I have implemented my model with Tensorflow but I'm getting terrible scores.
I have tried:
* Class weights to handle the imbalanced dataset
* Training with different LR and Convolutions
* Training from scratch and transfer learning from mobileNetV2
Here's my notebook: https://github.com/Sciederrick/zindi-cgiar/blob/main/cgiar-crop-damage-classification-with-tf.ipynb
isnt the competition Over ?
Hi Derrick, from my experience working on this competition, using class weights makes the model prone to over fitting. Personal tricks that worked for me to some degree,
1. Definitely use transfer learning
2. Instead of class weights, try focal loss. Although crossentropy worked better for me
3. Instead of randomly changing LR, use a LR finder as a starting point. Then use some kind of scheduler (e.g one cycle) to gradually decay your LR.

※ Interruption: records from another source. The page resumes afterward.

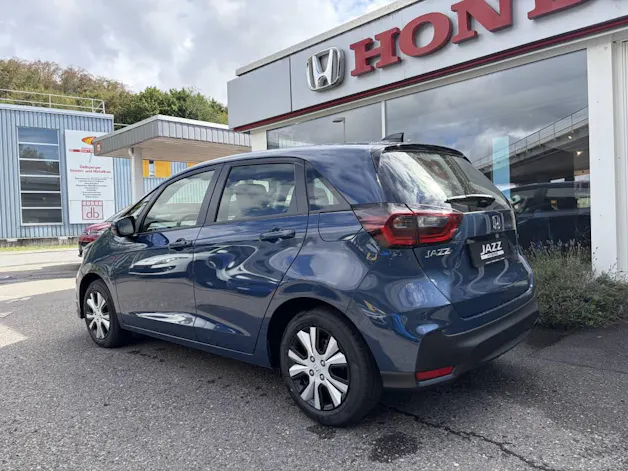 HONDA Jazz 1.5 i-MMD Elegance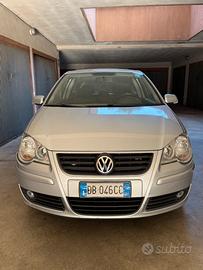 Volkswagen Polo 1.2 Comfortline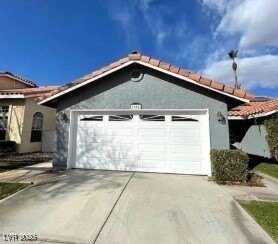 2802 Camelback Lane, Henderson, NV 89074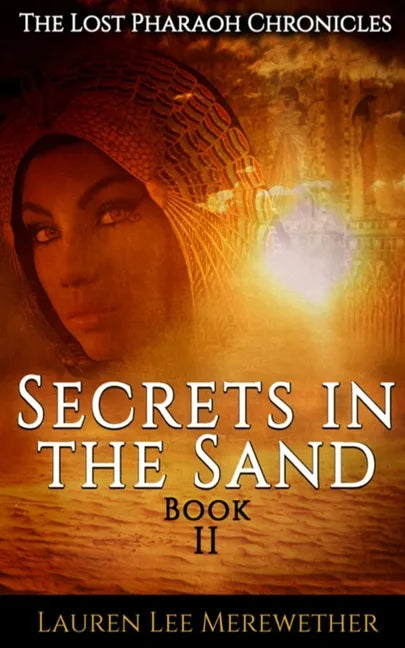 Secrets in the Sand: Book Two - Paperback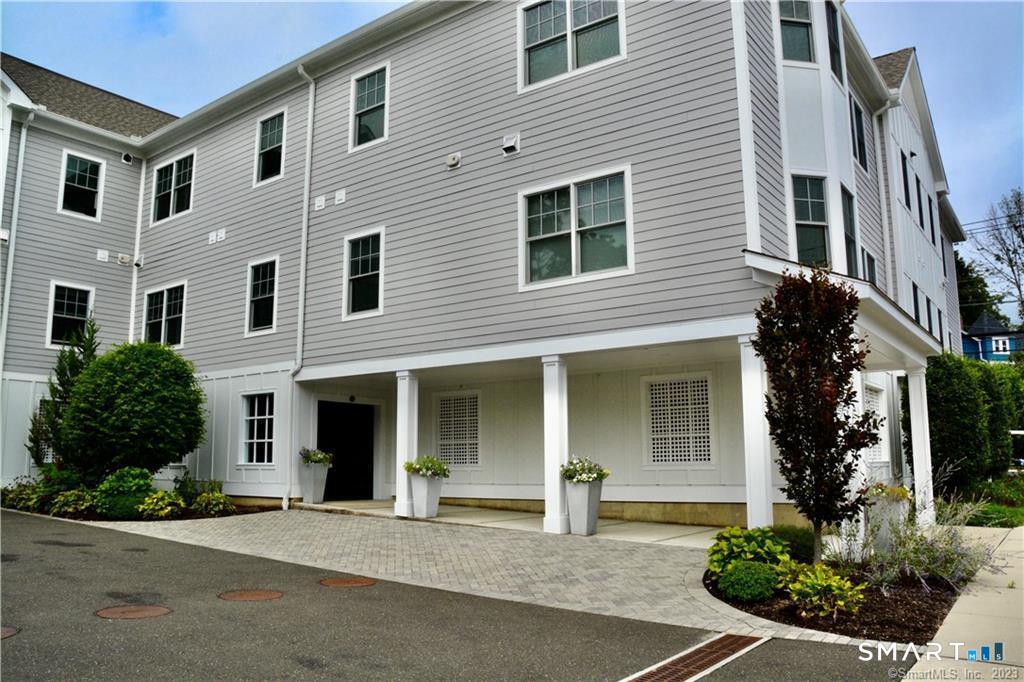 77 Leroy Avenue Darien CT 06820
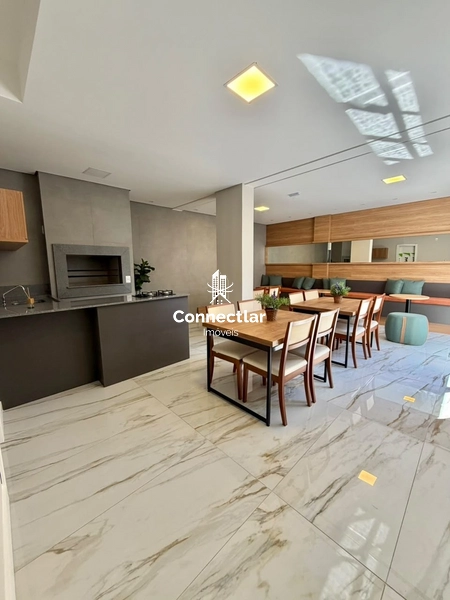 APARTAMENTO A VENDA NO PASSO D’AREIA - PORTO ALEGRE: 3ª foto da galeria de imagens do imóvel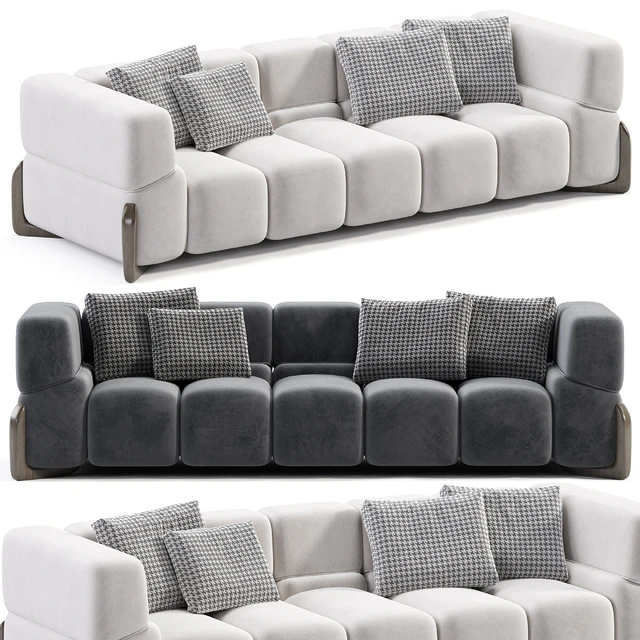 URSULA SOFA — Descargar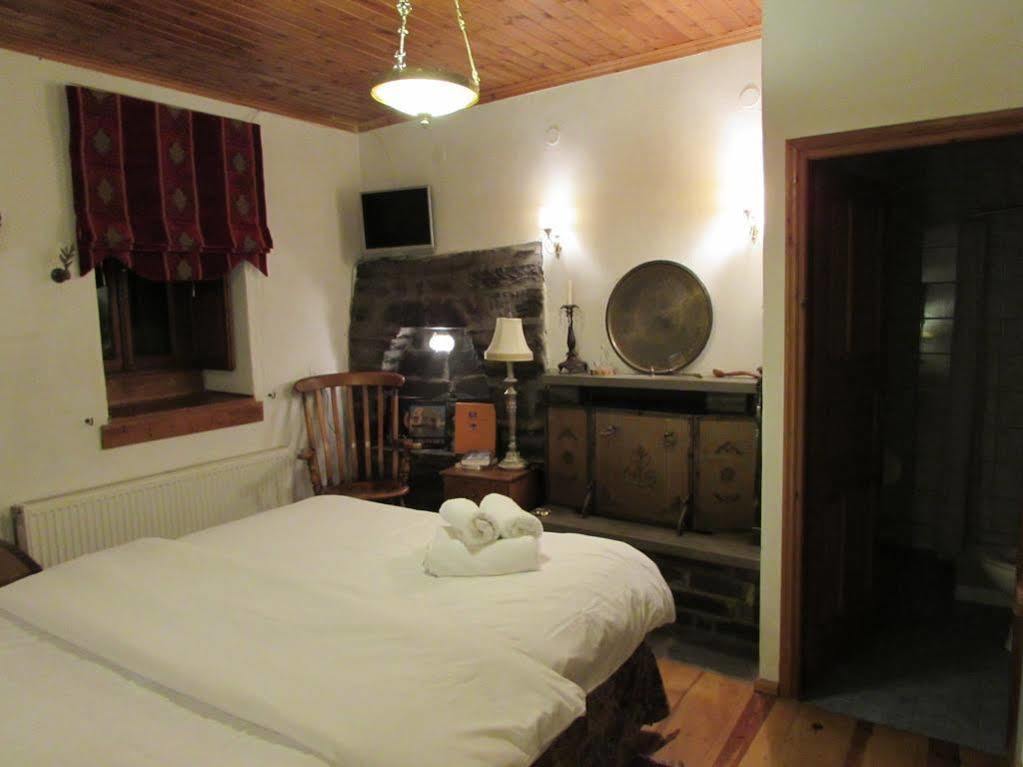 Traditional Rooms Karaouli Papigo Exterior foto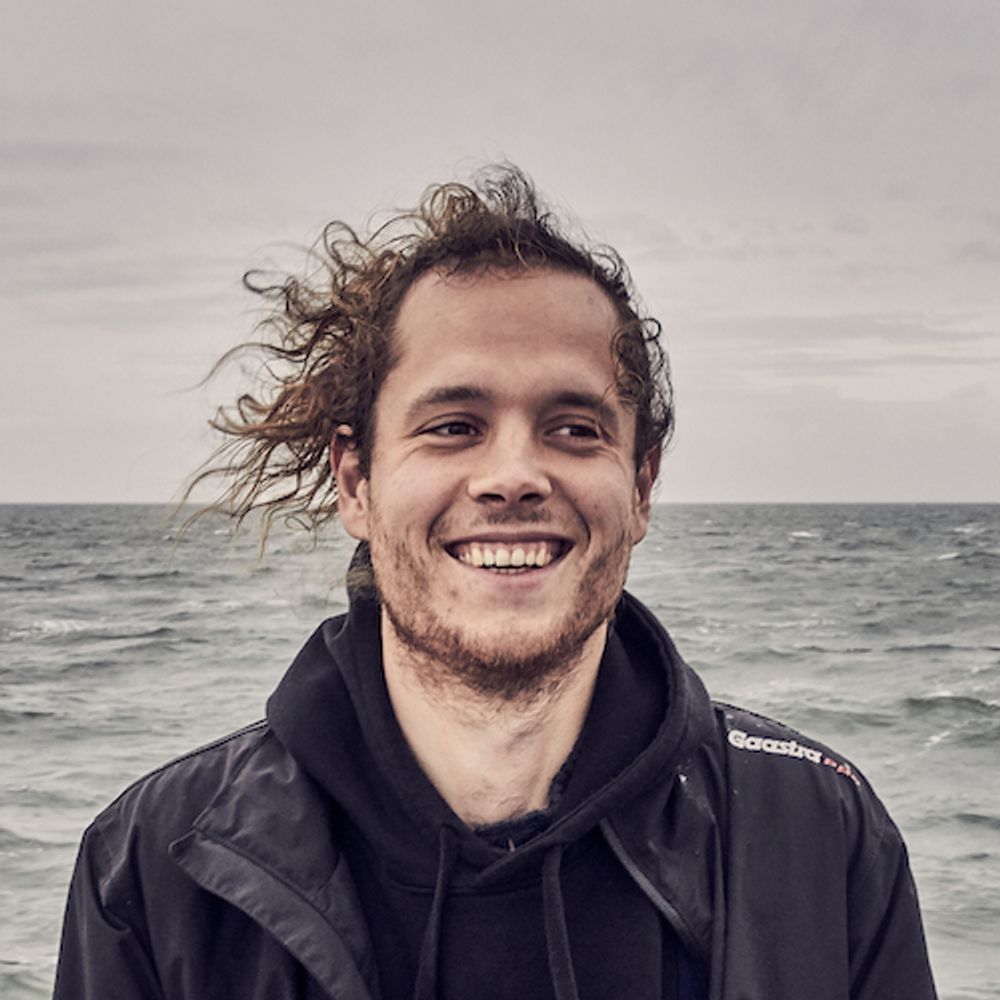 Simon Maris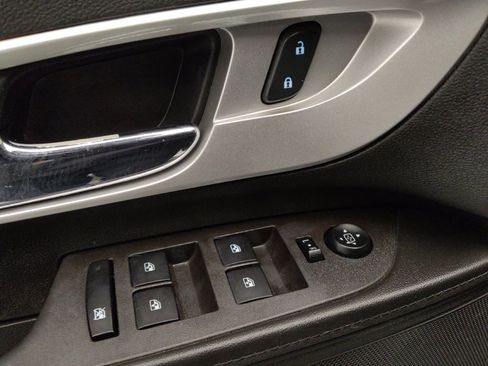 Used 2015 Chevrolet Equinox LS image 27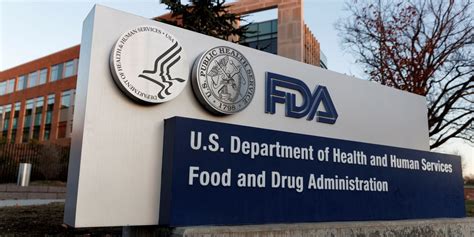 FDA Set to Get More Power to Pull Accelerated Drugs That Don’t Work - WSJ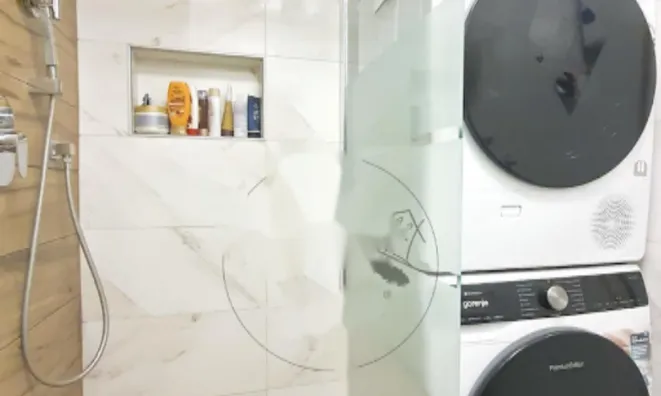 Недвижимость Двухкомнатная квартира Трново: 2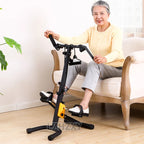 Home Rehabilitation Equipment  Bike Treadmill Stepper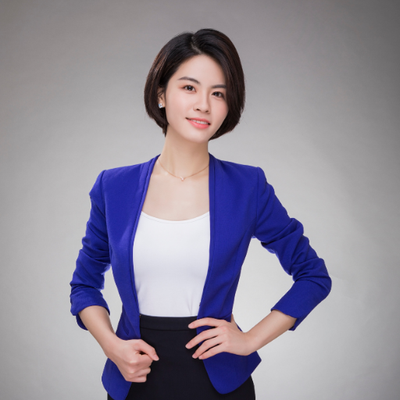 Iris Ouyang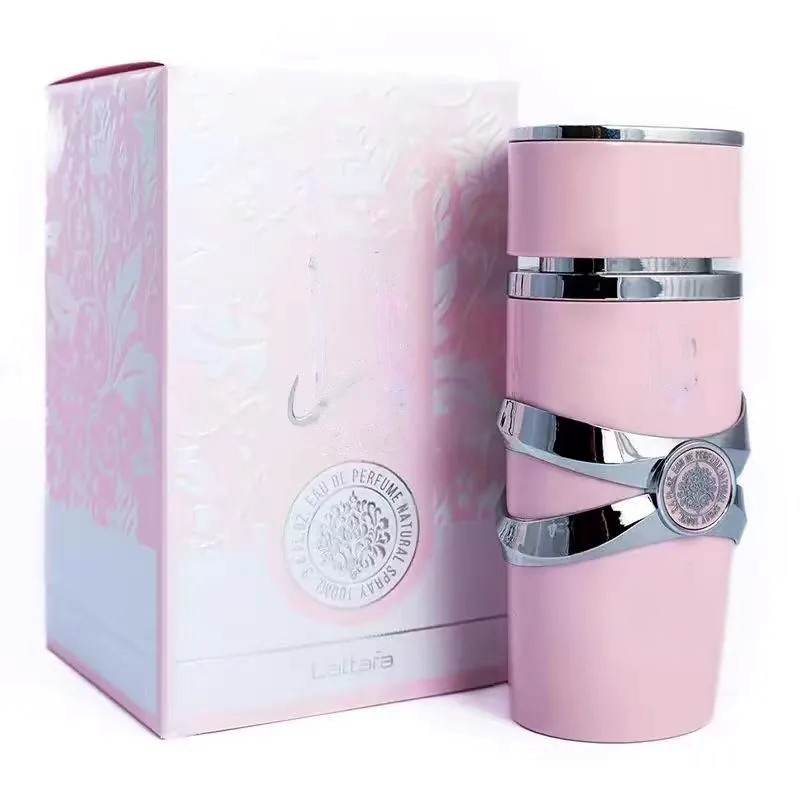 YARA Yala perfume is a gentle  - Home Fragrance Vanilla Musk ulasan dan harga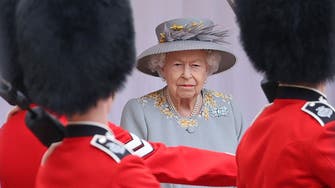  الملكة إليزابيث لن تحضر احتفالات اليوبيل البلاتيني  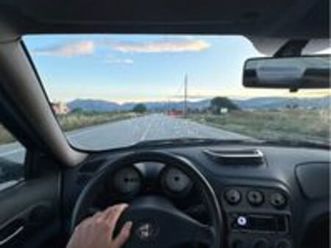 alfa romeo alfa 156 1998 156 1.6 twin spark 120hp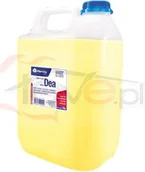 Mydelniczki i dozowniki mydła - Merida Mydło w płynie DEAR Mydło w płynie kanister 5 kg, żółte, firmy M2C - miniaturka - grafika 1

4. Freeze all layers except the final layer and train for a few epochs, then fine-tune by unfreezing the entire model (or some of the layers) for the remainder of the epochs.
5. Try different LR for different layers of the model. Earlier layers can have very small LR so as not to greatly affect what it has already learnt.
These tricks helped me reach an LB of 0.6-ish. Which I believe is the usual baseline.
6. Other things to try include, Test Time augmentation.
7. Using more complex models
8. Using larger image sizes.
9. Or simply doing some house cleaning on the data.
Even though the competition is over, I still believe one can gain some valuable insights from it.
Your pipeline is broken, it is not about adjustments. Train loss should go down, in notebook it does not. Remove everything, keep it simple: no augmentations, Adam, lr = 3e-4, single batch training, CE loss. Make sure train loss goes down
Thank you for the responses, @atia @Gleb_bak I will give it another shot.
Although, cleaning the data can pose as a challenge. Its kind of difficult to know what to clean without being an expert in the field. I'll try implementing suggestions on the model then see where I go from there.